Even if you have an appointment, legislators and their staff persons are often called away unexpectedly for many reasons. Be sure you leave your cell phone with the scheduler so they can contact you with last minute cancellations or change of meeting time.
If you have an appointment with a Member of Congress (or their representative) on a key committee (Appropriations, Reauthorization), inform our Washington Representative of the day/time of the appointment. There may be special concerns to address or the Washington representative may want to accompany you to the meeting.
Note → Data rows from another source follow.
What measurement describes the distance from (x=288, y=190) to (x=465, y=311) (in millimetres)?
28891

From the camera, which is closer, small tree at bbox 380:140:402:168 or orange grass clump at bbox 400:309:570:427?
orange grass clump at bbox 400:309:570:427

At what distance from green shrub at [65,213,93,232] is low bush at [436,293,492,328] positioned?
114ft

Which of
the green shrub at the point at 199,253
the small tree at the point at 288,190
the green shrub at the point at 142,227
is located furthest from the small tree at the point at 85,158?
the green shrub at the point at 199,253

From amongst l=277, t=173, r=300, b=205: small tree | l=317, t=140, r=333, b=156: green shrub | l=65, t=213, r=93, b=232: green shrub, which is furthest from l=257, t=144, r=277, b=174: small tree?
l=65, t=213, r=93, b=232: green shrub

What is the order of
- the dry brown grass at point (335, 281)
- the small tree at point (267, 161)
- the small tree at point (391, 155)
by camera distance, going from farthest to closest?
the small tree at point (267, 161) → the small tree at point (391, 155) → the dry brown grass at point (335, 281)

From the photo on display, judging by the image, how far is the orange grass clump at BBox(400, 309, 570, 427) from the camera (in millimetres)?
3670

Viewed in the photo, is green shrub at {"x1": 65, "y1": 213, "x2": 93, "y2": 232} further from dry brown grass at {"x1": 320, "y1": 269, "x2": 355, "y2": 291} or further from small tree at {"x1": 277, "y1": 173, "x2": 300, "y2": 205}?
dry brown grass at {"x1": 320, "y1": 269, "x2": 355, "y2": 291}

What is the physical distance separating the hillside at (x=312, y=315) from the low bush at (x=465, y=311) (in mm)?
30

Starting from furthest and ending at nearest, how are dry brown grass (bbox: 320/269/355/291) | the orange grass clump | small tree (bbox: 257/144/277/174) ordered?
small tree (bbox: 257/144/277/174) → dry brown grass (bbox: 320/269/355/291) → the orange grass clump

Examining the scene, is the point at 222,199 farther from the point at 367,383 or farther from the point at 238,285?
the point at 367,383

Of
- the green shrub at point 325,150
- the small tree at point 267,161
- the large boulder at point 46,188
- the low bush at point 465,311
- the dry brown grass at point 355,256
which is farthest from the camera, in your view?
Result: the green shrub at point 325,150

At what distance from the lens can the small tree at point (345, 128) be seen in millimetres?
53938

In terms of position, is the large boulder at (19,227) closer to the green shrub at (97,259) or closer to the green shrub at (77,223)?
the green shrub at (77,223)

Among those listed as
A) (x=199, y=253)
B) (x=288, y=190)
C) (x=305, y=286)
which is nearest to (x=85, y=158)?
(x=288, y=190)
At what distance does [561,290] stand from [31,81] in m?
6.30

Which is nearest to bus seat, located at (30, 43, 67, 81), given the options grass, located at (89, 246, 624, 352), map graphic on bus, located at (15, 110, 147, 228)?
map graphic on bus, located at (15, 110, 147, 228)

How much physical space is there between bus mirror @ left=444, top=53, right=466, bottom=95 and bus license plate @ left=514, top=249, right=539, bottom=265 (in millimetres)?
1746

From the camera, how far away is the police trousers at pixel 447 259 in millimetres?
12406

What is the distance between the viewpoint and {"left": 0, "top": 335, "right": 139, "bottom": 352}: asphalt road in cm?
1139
What to bring:Read up on the elected official(s) you are going to visit. Review their website, find out what committees they serve on, etc. Go to the visit prepared to share statistics: the number of programs and number of volunteers in your programs, number of programs and number of volunteers throughout their district. For Senators, know statistics on the number of volunteers and programs in the entire state. Something from home: small recognition items or other items from your program or others in the legislator’s district, copies of newspaper articles, a few letters from local volunteer stations and/or volunteers thanking them for supporting the program, etc. Your business cards to identify yourself as a constituent.
What to wear: Formal business attire (suit, tie, dress, business slacks).